Possible heterogeneity of RNPs from alternate configurations of N dimer subunits.
Only the N protein scaffold is shown for clarity. The nucleic acid binding domain at N-terminus (NTD) is indicated in blue, the dimerization domain (CTD) in green, and the L-rich region (206–247, LRS) folded into helices is shown as yellow rods. The other disordered regions are shown as black lines. (A) Based on the cartoon of Figure 1C, an RNP is sketched where two of the six dimer subunits have flipped LRS orientations, resulting in the swapped position of NTD and CTD subunits. (B) Arrangement of five dimer subunits. (C) Arrangement of seven dimer subunits. (D) N210-419* constructs lacking the NTD are capable of forming RNPs of similar size, conceivably substituting NTD binding sites for nucleic acid by additional CTD subunits upside-down orientation. (E) Mixed RNPs combining N210-419* and full-length N protein different orientations.
Structural prediction of an RNP.
Top view (left) and side view (right) of an AlphaFold3 model of 5 N-protein dimers (ancestral Wuhan Hu-1) with 10 copies of SL7 RNA. One N-protein dimer is highlighted showing the two chains in blue and cyan.

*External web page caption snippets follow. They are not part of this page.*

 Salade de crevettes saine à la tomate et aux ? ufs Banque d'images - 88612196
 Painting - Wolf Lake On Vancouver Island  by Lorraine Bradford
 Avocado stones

Three copies of SL7 adjacent to the highlighted dimer are shown in yellow, other copies are omitted for clarity. The top view shows the symmetrical arrangement of LRS helices forming a decameric core. The remainder of the linker, as well as the entire N-arm and C-arm, is disordered and not meaningfully predicted. Due to significant disordered regions, the predicted model is not unique and is limited by the fact that multiple copies of SL7 are used as RNA ligand mimicking the biophysical RNP model.

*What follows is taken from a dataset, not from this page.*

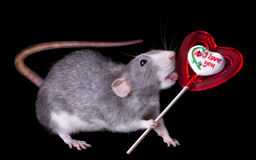 Rat Licking Lollipop Stock Photography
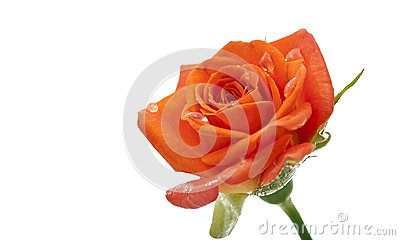 Small orange roses isolated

The P13L mutation creates self-association interfaces in the N-arm through stabilization of b-sheets.
(A) Electron micrograph of negatively stained omicron N-arm No,1-43:P13L,Δ31-33 after equilibration at 10 μM in 20 mM HEPES, 150 mM NaCl, pH 7.50. The magnified regions are examples of twisted (*) and straight (**) fibrils. (B) CD spectra of N1-43:P13L (red), N1-43:Δ31-33 (blue), and Omicron No,1-43:P13L,Δ31-33 (magenta) at 0.4 mM (dashed) and 1.0 mM (solid), in comparison with ancestral N-arm (black). (C) Subset of ColabFold prediction of multimers of N10-20:P13L highlighting hydrogen bonds. The P13L residue is highlighted in red in the middle peptide.
Electron micrographs of N1-43:P13L and control.
(A) Electron micrograph of negatively stained N-arm peptide N1-43:P13L after equilibration at 10 μM in 20 mM HEPES, 150 mM NaCl, pH 7.50. (B) As a control, electron micrograph of negatively stained C-arm N364-419 under the same conditions.
Comparison of WT and P13L N-arm structure predictions.
Structures were predicted in ColabFold for a 12mer of the N-arm peptide N10-20 of ancestral N (Wuhan-Hu-1) and N:P13L.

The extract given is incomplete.